* **The request**
Write out all of the data exactly as it appears.

* **Records to process**

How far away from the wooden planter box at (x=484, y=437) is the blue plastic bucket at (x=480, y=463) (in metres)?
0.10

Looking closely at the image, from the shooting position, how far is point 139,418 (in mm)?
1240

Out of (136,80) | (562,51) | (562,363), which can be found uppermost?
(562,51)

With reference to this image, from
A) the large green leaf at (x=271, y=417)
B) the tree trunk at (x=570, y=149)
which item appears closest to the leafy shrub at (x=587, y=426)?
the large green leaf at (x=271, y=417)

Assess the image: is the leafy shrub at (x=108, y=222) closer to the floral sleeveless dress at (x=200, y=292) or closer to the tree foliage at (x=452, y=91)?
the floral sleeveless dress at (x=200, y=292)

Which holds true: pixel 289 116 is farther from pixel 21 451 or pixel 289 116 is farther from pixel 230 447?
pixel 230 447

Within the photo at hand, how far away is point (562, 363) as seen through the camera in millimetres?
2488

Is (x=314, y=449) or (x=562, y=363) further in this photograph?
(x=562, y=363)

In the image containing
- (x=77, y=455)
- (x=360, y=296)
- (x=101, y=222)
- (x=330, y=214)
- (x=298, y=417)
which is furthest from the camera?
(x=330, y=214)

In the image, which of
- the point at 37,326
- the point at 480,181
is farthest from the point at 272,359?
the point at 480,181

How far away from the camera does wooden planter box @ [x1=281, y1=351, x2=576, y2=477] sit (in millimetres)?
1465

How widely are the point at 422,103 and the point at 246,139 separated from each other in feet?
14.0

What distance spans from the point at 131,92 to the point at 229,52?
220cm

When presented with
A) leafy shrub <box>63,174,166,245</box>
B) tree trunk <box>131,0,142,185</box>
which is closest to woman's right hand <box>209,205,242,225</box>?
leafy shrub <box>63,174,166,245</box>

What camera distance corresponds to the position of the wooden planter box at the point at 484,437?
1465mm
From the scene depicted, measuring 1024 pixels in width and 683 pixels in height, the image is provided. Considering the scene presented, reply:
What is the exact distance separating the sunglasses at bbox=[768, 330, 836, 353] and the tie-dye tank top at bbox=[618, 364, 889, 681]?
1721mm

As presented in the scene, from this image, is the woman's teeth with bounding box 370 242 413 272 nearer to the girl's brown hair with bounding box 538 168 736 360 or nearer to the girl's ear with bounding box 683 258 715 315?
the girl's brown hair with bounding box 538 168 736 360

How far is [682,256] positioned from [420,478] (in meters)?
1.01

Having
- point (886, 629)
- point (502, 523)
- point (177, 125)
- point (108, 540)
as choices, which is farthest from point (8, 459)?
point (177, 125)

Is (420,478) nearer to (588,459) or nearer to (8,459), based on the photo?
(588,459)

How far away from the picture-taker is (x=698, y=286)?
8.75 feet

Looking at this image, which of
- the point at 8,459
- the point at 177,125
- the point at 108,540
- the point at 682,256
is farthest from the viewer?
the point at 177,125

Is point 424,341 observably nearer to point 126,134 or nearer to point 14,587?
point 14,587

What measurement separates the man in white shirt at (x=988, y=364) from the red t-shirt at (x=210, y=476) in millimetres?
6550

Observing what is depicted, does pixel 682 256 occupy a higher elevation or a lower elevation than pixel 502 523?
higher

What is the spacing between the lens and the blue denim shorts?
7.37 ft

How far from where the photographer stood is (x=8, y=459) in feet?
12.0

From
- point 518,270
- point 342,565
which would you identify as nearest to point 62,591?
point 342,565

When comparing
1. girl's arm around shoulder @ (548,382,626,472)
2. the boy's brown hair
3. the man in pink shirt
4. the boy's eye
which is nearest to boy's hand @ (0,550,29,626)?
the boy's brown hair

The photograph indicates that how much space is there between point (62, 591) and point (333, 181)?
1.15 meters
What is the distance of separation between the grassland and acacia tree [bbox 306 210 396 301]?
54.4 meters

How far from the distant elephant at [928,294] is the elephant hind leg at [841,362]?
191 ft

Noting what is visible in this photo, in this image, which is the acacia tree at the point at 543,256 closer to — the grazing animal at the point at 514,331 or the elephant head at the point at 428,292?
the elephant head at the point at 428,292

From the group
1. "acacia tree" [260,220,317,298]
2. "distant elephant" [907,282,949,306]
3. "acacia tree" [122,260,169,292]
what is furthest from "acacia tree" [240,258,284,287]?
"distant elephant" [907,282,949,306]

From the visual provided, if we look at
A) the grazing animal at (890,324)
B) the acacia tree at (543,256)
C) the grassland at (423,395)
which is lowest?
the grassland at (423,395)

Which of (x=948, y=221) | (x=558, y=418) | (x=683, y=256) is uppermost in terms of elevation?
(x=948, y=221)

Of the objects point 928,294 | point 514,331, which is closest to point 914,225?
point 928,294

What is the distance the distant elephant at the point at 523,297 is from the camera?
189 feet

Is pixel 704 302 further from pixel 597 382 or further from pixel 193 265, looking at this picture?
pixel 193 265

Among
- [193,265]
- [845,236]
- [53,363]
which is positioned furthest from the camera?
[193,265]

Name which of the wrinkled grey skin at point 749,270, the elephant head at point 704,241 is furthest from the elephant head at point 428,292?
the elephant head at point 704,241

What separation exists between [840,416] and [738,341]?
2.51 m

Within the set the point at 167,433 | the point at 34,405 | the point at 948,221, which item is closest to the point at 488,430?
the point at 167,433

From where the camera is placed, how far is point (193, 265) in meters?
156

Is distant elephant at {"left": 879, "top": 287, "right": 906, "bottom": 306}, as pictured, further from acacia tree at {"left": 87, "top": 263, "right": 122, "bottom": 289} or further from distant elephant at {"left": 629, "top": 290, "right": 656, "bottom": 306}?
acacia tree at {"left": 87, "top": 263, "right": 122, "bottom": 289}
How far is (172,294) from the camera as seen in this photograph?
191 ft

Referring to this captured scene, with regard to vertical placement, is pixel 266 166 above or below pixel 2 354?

* **Solution for this exercise**
How far away from the wooden planter box at (x=484, y=437) is the blue plastic bucket at (x=480, y=463) (in metres)?
0.10

Looking closely at the image, from the shooting position, how far is point 139,418 (in mm)?
1240

Out of (136,80) | (562,51) | (562,363), which can be found uppermost?
(562,51)

With reference to this image, from
A) the large green leaf at (x=271, y=417)
B) the tree trunk at (x=570, y=149)
which item appears closest to the leafy shrub at (x=587, y=426)?
the large green leaf at (x=271, y=417)

Assess the image: is the leafy shrub at (x=108, y=222) closer to the floral sleeveless dress at (x=200, y=292) or closer to the tree foliage at (x=452, y=91)?
the floral sleeveless dress at (x=200, y=292)

Which holds true: pixel 289 116 is farther from pixel 21 451 or pixel 289 116 is farther from pixel 230 447?
pixel 230 447

Within the photo at hand, how far away is point (562, 363) as seen through the camera in millimetres?
2488

Is (x=314, y=449) or (x=562, y=363) further in this photograph?
(x=562, y=363)

In the image containing
- (x=77, y=455)
- (x=360, y=296)
- (x=101, y=222)
- (x=330, y=214)
- (x=298, y=417)
which is furthest from the camera?
(x=330, y=214)

In the image, which of
- the point at 37,326
- the point at 480,181
is farthest from the point at 272,359?
the point at 480,181

How far away from the camera does wooden planter box @ [x1=281, y1=351, x2=576, y2=477] sit (in millimetres)?
1465

How widely are the point at 422,103 and the point at 246,139 separated from each other in feet?
14.0

What distance spans from the point at 131,92 to the point at 229,52?
220cm

When presented with
A) leafy shrub <box>63,174,166,245</box>
B) tree trunk <box>131,0,142,185</box>
which is closest to woman's right hand <box>209,205,242,225</box>?
leafy shrub <box>63,174,166,245</box>

What camera distance corresponds to the position of the wooden planter box at the point at 484,437?
1465mm
From the scene depicted, measuring 1024 pixels in width and 683 pixels in height, the image is provided. Considering the scene presented, reply:
What is the exact distance separating the sunglasses at bbox=[768, 330, 836, 353] and the tie-dye tank top at bbox=[618, 364, 889, 681]?
1721mm

As presented in the scene, from this image, is the woman's teeth with bounding box 370 242 413 272 nearer to the girl's brown hair with bounding box 538 168 736 360 or nearer to the girl's ear with bounding box 683 258 715 315?
the girl's brown hair with bounding box 538 168 736 360

How far is [682,256] positioned from [420,478] (in meters)?
1.01

Having
- point (886, 629)
- point (502, 523)
- point (177, 125)
- point (108, 540)
as choices, which is farthest from point (8, 459)?
point (177, 125)

Is (420,478) nearer to (588,459) or nearer to (8,459), based on the photo?
(588,459)

How far away from the picture-taker is (x=698, y=286)?
8.75 feet

Looking at this image, which of
- the point at 8,459
- the point at 177,125
- the point at 108,540
- the point at 682,256
is farthest from the viewer?
the point at 177,125

Is point 424,341 observably nearer to point 126,134 or nearer to point 14,587?
point 14,587

What measurement separates the man in white shirt at (x=988, y=364) from the red t-shirt at (x=210, y=476) in millimetres?
6550

Observing what is depicted, does pixel 682 256 occupy a higher elevation or a lower elevation than pixel 502 523?
higher

What is the spacing between the lens and the blue denim shorts?
7.37 ft

How far from where the photographer stood is (x=8, y=459) in feet?
12.0

From
- point 518,270
- point 342,565
which would you identify as nearest to point 62,591?
point 342,565

When comparing
1. girl's arm around shoulder @ (548,382,626,472)
2. the boy's brown hair
3. the man in pink shirt
4. the boy's eye
which is nearest to boy's hand @ (0,550,29,626)?
the boy's brown hair

The photograph indicates that how much space is there between point (62, 591) and point (333, 181)?
1.15 meters
What is the distance of separation between the grassland and acacia tree [bbox 306 210 396 301]?
54.4 meters

How far from the distant elephant at [928,294] is the elephant hind leg at [841,362]?
191 ft

Noting what is visible in this photo, in this image, which is the acacia tree at the point at 543,256 closer to — the grazing animal at the point at 514,331 or the elephant head at the point at 428,292?
the elephant head at the point at 428,292

From the group
1. "acacia tree" [260,220,317,298]
2. "distant elephant" [907,282,949,306]
3. "acacia tree" [122,260,169,292]
what is furthest from "acacia tree" [240,258,284,287]?
"distant elephant" [907,282,949,306]

From the visual provided, if we look at
A) the grazing animal at (890,324)
B) the acacia tree at (543,256)
C) the grassland at (423,395)
which is lowest?
the grassland at (423,395)

Which of (x=948, y=221) | (x=558, y=418) | (x=683, y=256) is uppermost in terms of elevation?
(x=948, y=221)

Of the objects point 928,294 | point 514,331, which is closest to point 914,225?
point 928,294

What is the distance the distant elephant at the point at 523,297 is from the camera?
189 feet

Is pixel 704 302 further from pixel 597 382 or further from pixel 193 265, looking at this picture?
pixel 193 265

Among
- [193,265]
- [845,236]
- [53,363]
which is positioned furthest from the camera?
[193,265]

Name which of the wrinkled grey skin at point 749,270, the elephant head at point 704,241 is furthest from the elephant head at point 428,292?
the elephant head at point 704,241

What separation exists between [840,416] and [738,341]?
2.51 m

Within the set the point at 167,433 | the point at 34,405 | the point at 948,221, which item is closest to the point at 488,430?
the point at 167,433

From where the camera is placed, how far is point (193, 265) in meters?
156

Is distant elephant at {"left": 879, "top": 287, "right": 906, "bottom": 306}, as pictured, further from acacia tree at {"left": 87, "top": 263, "right": 122, "bottom": 289} or further from distant elephant at {"left": 629, "top": 290, "right": 656, "bottom": 306}?
acacia tree at {"left": 87, "top": 263, "right": 122, "bottom": 289}
How far is (172,294) from the camera as seen in this photograph?
191 ft

Referring to this captured scene, with regard to vertical placement, is pixel 266 166 above or below pixel 2 354?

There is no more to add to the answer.